Come si vede il fondamento della sentenza è quello che richiama il secondo comma lettera q) dell’articolo 117 della Costituzione che recita così: “La potestà legislativa è esercitata dallo Stato e dalle Regioni nel rispetto della Costituzione, nonché dei vincoli derivanti dall’ordinamento comunitario e dagli obblighi internazionali. Lo Stato ha legislazione esclusiva nelle seguenti materie: ….q) dogane, protezione dei confini nazionali e profilassi internazionale.”
Vale la pena a questo punto di riprendere una considerazione svolta dal giurista Francesco Palermo in un recente dibattito e che riguarda la possibilità che questo schema giuridico possa essere applicato anche al di fuori del “caso pandemia”. Ci saranno altre emergenze, sosteneva Palermo, e se in ogni caso si invoca il diritto del Centro ad assommare su di sé tutti i poteri, per le competenze autonome della periferia è notte fonda.
Parole profetiche
Sono passate scolo alcune settimane da quelle analisi e l’emergenza climatica è riuscita a conquistare le prime pagine dei giornali ed i titoli di apertura dei telegiornali, ricacciando indietro le notizie sulla pandemia e quelle sulla guerra di Ucraina.
La siccità, gli incendi ed infine il tragico crollo del ghiacciaio sulla Marmolada. Sarebbe bastato anche meno per alzare la temperatura politica all’unisono con quella metereologica. Si parla nuovamente di emergenza internazionale ed è corale l’invocazione di misure drastiche da affidare, come nel caso del Covid, ad un Commissario.
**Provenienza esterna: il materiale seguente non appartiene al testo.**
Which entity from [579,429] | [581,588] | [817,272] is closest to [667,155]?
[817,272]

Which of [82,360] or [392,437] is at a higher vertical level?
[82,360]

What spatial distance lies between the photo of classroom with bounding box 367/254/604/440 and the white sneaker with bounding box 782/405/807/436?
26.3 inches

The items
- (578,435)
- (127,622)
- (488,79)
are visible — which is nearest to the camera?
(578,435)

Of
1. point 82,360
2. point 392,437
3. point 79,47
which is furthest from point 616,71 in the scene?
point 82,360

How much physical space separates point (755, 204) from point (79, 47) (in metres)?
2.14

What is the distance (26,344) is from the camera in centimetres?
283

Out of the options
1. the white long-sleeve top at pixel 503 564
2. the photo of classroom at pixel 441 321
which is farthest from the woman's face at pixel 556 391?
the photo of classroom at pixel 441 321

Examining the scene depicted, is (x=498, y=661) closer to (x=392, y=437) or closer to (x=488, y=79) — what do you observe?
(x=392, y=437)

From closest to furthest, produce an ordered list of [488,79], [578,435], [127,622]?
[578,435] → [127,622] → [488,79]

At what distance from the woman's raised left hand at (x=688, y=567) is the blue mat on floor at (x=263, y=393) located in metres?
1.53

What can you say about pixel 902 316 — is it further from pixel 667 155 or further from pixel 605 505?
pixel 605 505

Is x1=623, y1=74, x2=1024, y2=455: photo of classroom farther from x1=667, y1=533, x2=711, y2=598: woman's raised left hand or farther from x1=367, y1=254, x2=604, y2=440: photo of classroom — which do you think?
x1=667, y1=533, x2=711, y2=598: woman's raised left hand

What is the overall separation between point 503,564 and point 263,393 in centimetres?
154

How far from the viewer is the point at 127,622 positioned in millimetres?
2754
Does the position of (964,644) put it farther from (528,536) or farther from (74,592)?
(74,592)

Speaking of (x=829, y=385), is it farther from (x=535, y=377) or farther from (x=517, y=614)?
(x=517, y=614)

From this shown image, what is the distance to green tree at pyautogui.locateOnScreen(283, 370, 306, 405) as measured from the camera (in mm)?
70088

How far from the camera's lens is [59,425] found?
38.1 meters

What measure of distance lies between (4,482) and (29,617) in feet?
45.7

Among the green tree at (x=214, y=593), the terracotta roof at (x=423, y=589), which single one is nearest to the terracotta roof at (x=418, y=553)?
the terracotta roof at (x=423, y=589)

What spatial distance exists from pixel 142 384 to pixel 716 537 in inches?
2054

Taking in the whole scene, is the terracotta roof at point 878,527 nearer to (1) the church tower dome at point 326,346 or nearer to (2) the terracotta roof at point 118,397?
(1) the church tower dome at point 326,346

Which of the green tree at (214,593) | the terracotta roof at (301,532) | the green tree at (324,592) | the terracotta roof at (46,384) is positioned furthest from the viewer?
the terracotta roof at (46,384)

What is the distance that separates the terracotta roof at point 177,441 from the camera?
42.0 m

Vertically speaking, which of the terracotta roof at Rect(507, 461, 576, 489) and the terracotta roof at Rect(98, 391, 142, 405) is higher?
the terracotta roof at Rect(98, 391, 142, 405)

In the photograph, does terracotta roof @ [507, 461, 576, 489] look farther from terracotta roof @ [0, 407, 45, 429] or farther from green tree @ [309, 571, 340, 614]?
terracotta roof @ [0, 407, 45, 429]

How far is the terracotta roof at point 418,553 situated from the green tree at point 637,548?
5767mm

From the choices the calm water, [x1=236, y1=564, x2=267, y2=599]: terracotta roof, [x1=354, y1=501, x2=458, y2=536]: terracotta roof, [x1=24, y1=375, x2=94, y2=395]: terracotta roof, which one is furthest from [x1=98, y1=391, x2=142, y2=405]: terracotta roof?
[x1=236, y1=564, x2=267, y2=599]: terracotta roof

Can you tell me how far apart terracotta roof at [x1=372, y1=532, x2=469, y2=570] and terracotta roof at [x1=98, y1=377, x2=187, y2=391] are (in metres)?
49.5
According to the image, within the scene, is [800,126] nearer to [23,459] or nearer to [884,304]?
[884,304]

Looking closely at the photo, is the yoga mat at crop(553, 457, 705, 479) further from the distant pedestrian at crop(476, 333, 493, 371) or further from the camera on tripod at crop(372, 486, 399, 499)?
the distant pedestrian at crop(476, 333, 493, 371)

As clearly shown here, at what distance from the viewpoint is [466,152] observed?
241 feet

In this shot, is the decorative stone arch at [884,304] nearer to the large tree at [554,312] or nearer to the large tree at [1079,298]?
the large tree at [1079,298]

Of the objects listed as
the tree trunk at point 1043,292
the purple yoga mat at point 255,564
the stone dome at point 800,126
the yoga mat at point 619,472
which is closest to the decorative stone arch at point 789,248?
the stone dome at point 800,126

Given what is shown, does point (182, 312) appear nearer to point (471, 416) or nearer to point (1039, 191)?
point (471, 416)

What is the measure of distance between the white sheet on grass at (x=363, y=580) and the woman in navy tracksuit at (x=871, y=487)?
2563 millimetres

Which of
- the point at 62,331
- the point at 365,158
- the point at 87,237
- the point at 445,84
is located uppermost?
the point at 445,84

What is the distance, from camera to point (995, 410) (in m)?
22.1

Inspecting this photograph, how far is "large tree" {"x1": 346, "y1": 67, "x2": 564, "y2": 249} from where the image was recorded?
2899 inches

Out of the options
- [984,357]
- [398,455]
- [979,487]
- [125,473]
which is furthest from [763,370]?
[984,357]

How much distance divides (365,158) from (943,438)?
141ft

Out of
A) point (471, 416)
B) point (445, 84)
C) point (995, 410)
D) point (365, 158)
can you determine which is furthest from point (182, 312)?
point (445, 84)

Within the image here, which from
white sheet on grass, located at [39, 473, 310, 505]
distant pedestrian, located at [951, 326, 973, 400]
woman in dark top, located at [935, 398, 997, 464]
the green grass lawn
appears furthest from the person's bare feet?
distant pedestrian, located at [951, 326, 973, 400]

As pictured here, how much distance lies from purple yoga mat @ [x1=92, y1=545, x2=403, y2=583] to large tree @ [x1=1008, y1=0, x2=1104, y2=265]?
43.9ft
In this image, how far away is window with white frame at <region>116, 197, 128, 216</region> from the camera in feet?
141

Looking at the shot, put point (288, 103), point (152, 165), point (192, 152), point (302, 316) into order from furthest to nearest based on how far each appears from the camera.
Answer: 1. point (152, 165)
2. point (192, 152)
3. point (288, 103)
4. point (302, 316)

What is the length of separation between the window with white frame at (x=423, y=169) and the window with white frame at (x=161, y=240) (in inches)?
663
Non ha peli sulla lingua l’ex capo della, Protezione Civile Agostino Miozzo che, in un’intervista al quotidiano Repubblica, reclama per l’ente da lui a suo tempo diretto un “ruolo forte e centralizzato”. Sulla gestione dell’emergenza idrica il suo giudizio è tranchant: “…ogni giorno – dice – leggo di ordinanze locali diverse e immagino che ci ritroveremo ancora ad assistere al cinema delle autonomie locali, quando invece si dovrebbe fare sistema”.
È solo il parere di alto funzionario, ma è indicativo di un clima che pervade anche molti ambienti politici.
È il caso, infine, di ricordare che tra le potestà esclusive dello Stato indicate nell’articolo 117 citato dalla Corte a fondamento della sua pronuncia sfavorevole a Bolzano figura anche la tutela dell’ambiente.